In a second vote linked to the same bill, the House approved an additional 24 billion dollars in unrelated domestic spending.

Earlier Thursday, US President George W Bush urged Congress to pass the so-called emergency spending measure.

He vetoed an earlier version last month that contained firm deadlines and had vowed to continue to reject any withdrawal dates, which he argued would undermine the Iraqi government and ensure defeat.

The centre-left Democrats lack the two-thirds majorities required to over ride a president veto in both chambers, where Bush's centre-right Republicans still have large minorities despite their defeat in the November 2006 congressional elections.
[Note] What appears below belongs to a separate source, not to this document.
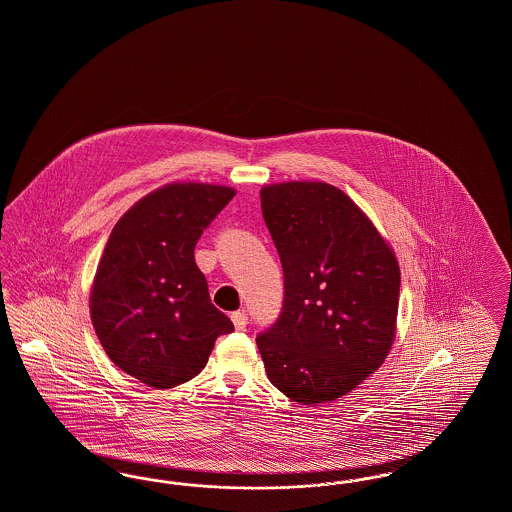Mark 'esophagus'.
<instances>
[{"label":"esophagus","mask_w":512,"mask_h":512,"mask_svg":"<svg viewBox=\"0 0 512 512\" xmlns=\"http://www.w3.org/2000/svg\"><path fill=\"white\" fill-rule=\"evenodd\" d=\"M232 322H234L236 330H245V326H247V315H245V311L232 313Z\"/></svg>","instance_id":"1"}]
</instances>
The compromise legislation comes after weeks of negotiations between the opposition Democrats and the White House as funding for the US military presence in Iraq began to dwindle during an ongoing surge of 20,000 US troops ordered by Bush in January.

"We removed the arbitrary timetables for withdrawal and the restrictions on our military commanders that some in Congress had supported," Bush said.
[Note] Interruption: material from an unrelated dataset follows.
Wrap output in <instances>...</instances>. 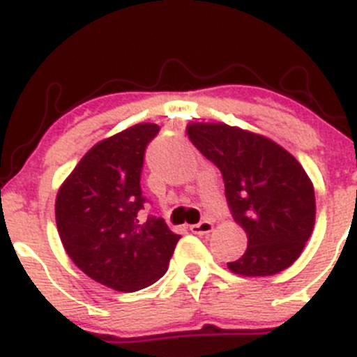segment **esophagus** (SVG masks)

Many Democrats said that they voted against the bill because it did not go far enough to begin planning for the departure of US troops from the Iraq conflict, which began with an invasion ordered by Bush in March 2003.

As part of the compromise, Bush supported a Republican proposal that includes benchmarks that the Iraqi government must meet or risk losing financial support. Some Democrats argue the benchmarks are too weak and difficult to enforce.